*TO DO*: Nothing but the exact text of the entries should appear in your answer; pictures stay out.

————————

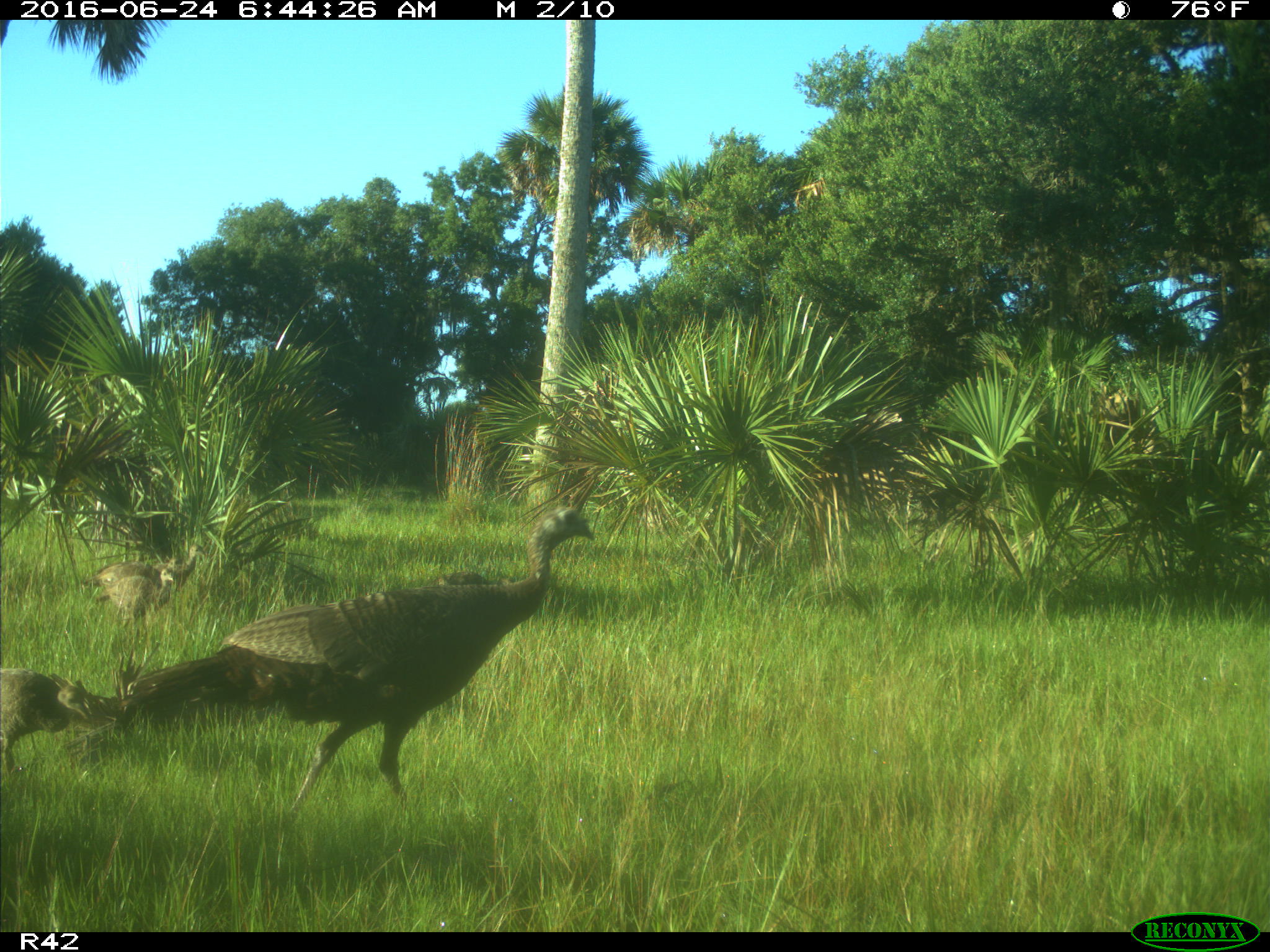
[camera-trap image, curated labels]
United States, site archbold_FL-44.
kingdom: Animalia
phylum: Chordata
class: Aves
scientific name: Aves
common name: birds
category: unidentified bird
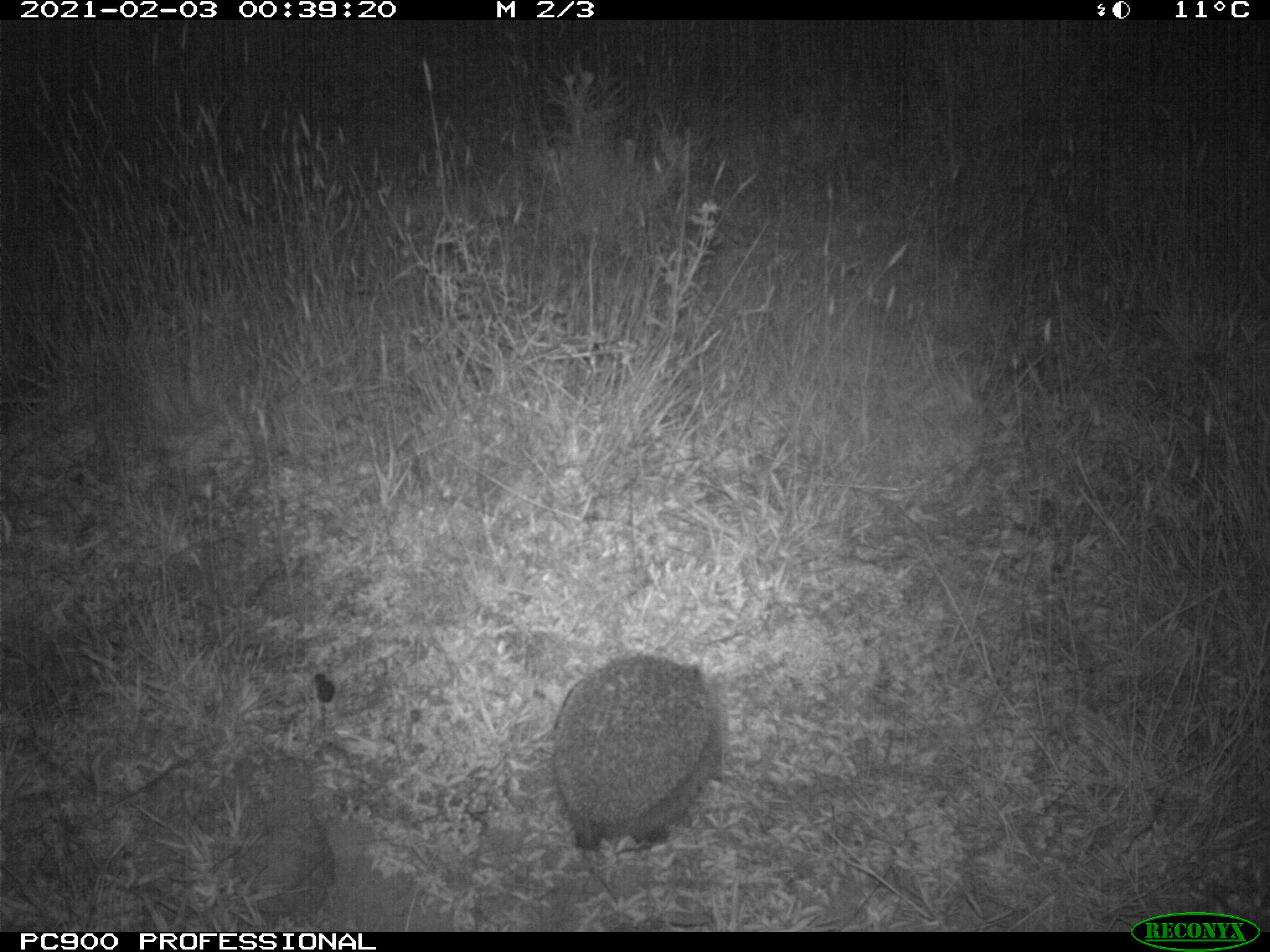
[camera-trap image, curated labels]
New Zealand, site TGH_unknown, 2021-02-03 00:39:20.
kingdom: Animalia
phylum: Chordata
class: Mammalia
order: Eulipotyphla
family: Erinaceidae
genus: Erinaceus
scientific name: Erinaceus europaeus europaeus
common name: european hedgehog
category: hedgehog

————————

*OUTPUT BELOW*:
[camera-trap image, curated labels]
United States, site archbold_FL-44.
kingdom: Animalia
phylum: Chordata
class: Aves
scientific name: Aves
common name: birds
category: unidentified bird
[camera-trap image, curated labels]
New Zealand, site TGH_unknown, 2021-02-03 00:39:20.
kingdom: Animalia
phylum: Chordata
class: Mammalia
order: Eulipotyphla
family: Erinaceidae
genus: Erinaceus
scientific name: Erinaceus europaeus europaeus
common name: european hedgehog
category: hedgehog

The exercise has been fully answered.